Correspondence: John-Paul Westwood, University College London, Haemostasis Research Unit, 1st Floor, 51 Chenies Mews, London WC1E 6HX, UK.

Tel.: +44 207 679 6420; fax: +44 207 679 6424.

E-mail: j.westwood@ucl.ac.uk



Rituximab has been documented in the treatment of acute (≤ 3 days from admission), relapsed/refractory thrombotic thrombocytopenic purpura (TTP) and given as prophylaxis in selected cases to prevent acute relapse. The precise timing of rituximab in acute TTP has not been determined.


To perform a retrospective analysis of rituximab use in a large TTP referral center over an 8-year period.


We assessed response to treatment and outcome for all patients treated with rituximab, including 91 patients presenting with 104 episodes of acute TTP and 15 patients given rituximab as prophylaxis to prevent relapse. In the acute TTP group we assessed the benefit of giving early (≤ 3 days from admission) vs. later (> 3 days) rituximab.
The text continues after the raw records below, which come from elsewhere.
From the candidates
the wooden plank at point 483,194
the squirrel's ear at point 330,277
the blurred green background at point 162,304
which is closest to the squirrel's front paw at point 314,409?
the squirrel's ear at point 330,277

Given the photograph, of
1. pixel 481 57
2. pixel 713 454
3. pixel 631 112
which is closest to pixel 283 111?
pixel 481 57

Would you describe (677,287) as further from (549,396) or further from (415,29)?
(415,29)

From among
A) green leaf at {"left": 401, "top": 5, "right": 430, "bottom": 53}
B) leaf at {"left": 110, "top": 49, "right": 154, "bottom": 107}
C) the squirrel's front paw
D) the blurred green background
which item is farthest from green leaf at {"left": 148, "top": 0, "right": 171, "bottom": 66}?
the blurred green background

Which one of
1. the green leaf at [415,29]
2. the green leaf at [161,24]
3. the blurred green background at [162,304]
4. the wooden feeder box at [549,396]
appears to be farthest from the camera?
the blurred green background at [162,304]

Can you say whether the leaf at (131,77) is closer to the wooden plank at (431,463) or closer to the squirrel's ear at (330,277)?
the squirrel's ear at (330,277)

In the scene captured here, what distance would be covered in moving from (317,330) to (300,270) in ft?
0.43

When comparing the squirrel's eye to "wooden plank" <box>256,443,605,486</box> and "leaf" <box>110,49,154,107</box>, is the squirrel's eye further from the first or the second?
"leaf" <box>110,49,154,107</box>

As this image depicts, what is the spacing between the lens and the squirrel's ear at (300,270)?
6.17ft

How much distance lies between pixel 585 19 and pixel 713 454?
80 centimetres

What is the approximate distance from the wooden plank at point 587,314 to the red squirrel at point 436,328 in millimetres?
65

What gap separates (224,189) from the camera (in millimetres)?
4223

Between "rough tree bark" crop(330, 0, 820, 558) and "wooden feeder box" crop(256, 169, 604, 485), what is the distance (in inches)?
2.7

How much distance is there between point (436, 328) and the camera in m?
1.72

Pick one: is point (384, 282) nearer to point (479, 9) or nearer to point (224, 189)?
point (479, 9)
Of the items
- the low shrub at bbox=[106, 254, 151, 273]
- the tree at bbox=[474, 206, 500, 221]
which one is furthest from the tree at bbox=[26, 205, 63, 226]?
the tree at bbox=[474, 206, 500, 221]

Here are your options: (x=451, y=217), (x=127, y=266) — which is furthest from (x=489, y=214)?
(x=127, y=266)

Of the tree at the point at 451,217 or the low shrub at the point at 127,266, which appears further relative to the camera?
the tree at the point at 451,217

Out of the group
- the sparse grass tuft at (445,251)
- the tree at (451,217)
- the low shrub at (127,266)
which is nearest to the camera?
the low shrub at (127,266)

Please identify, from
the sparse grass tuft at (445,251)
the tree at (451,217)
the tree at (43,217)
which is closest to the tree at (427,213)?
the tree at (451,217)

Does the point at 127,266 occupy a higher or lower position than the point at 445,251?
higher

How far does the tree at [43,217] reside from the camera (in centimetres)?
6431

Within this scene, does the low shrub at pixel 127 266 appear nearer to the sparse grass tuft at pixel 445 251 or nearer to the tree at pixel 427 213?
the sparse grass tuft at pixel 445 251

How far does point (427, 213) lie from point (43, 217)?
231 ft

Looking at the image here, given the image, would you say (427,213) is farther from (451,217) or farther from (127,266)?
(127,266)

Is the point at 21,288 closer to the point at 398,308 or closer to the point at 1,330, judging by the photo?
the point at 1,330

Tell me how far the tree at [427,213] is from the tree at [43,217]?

In acute de novo TTP, previously untreated with rituximab, rituximab was given ≤ 3 days from admission to 54 patients and > 3 days from admission to 32 patients. Earlier administration (≤ 3 days) was associated with faster attainment of remission (12 vs. 20 days, < 0.001), fewer plasma exchanges (16 vs. 24, P = 0.03) and shorter hospital stay (16 vs. 23 days, P = 0.01). Eighty-two patients (95%) achieved complete remission within 14 days (4–52 days); four patients died acutely. Eleven out of 82 (13.4%) relapsed at a median of 24 months (4–49 months). Rituximab prophylaxis was associated with normalization of ADAMTS13 levels within 3 months in all but one case, with only one acute relapse at follow-up.


Although limited by being retrospective and non-randomized, this study demonstrates the potential benefit of early administration of rituximab in acute TTP, and prophylactic use to prevent acute relapse.